> **Data for the task**
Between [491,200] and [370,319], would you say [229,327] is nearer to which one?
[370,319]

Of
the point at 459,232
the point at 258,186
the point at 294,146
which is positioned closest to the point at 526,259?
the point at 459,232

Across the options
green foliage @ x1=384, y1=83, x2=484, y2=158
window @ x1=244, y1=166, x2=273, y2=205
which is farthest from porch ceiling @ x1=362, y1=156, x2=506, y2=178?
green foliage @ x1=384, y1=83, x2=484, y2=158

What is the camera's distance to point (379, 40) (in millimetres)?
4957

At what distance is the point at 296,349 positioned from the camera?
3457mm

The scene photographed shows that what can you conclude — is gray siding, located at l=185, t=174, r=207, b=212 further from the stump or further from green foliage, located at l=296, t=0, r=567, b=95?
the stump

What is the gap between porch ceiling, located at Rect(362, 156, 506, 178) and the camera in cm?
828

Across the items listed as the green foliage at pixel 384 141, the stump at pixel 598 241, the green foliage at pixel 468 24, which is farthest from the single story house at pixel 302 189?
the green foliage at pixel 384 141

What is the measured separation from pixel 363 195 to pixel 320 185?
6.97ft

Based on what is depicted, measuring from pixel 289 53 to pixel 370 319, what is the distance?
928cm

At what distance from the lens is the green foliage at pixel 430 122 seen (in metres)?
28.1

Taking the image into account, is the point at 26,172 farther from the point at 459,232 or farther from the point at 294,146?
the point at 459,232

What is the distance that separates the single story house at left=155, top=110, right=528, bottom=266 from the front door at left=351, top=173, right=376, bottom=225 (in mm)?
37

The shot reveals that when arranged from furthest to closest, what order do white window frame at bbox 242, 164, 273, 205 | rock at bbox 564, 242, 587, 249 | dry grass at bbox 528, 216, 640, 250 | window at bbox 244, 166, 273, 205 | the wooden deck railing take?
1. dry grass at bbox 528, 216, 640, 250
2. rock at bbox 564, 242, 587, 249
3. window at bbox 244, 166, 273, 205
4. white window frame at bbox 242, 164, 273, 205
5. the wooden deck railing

> **Task requirements**
Return every row above verbatim, with each line break, coordinate, and punctuation mark unchanged.

> **Right answer**
Between [491,200] and [370,319], would you say [229,327] is nearer to which one?
[370,319]

Of
the point at 459,232
the point at 258,186
the point at 294,146
which is positioned closest to the point at 526,259?
the point at 459,232

Across the options
green foliage @ x1=384, y1=83, x2=484, y2=158
window @ x1=244, y1=166, x2=273, y2=205
which is farthest from porch ceiling @ x1=362, y1=156, x2=506, y2=178?
green foliage @ x1=384, y1=83, x2=484, y2=158

What is the camera's distance to point (379, 40) (in millimetres)?
4957

At what distance is the point at 296,349 positioned from the camera?
3457mm

The scene photographed shows that what can you conclude — is gray siding, located at l=185, t=174, r=207, b=212 further from the stump or further from green foliage, located at l=296, t=0, r=567, b=95?
the stump

What is the gap between porch ceiling, located at Rect(362, 156, 506, 178) and the camera in cm?
828

Across the items listed as the green foliage at pixel 384 141, the stump at pixel 598 241, the green foliage at pixel 468 24, which is farthest from the single story house at pixel 302 189?
the green foliage at pixel 384 141

What is the measured separation from pixel 363 195 to pixel 320 185?
6.97ft

Based on what is depicted, measuring from pixel 289 53 to pixel 370 319, what is the distance?
928cm

At what distance from the lens is the green foliage at pixel 430 122 seen (in metres)?
28.1

Taking the image into account, is the point at 26,172 farther from the point at 459,232 or farther from the point at 294,146?
the point at 459,232

What is the distance that separates the single story house at left=155, top=110, right=528, bottom=266 from the front door at left=351, top=173, right=376, bottom=225 (in mm)?
37

The shot reveals that when arranged from furthest to closest, what order do white window frame at bbox 242, 164, 273, 205 | rock at bbox 564, 242, 587, 249 | dry grass at bbox 528, 216, 640, 250 | window at bbox 244, 166, 273, 205 | the wooden deck railing take?
1. dry grass at bbox 528, 216, 640, 250
2. rock at bbox 564, 242, 587, 249
3. window at bbox 244, 166, 273, 205
4. white window frame at bbox 242, 164, 273, 205
5. the wooden deck railing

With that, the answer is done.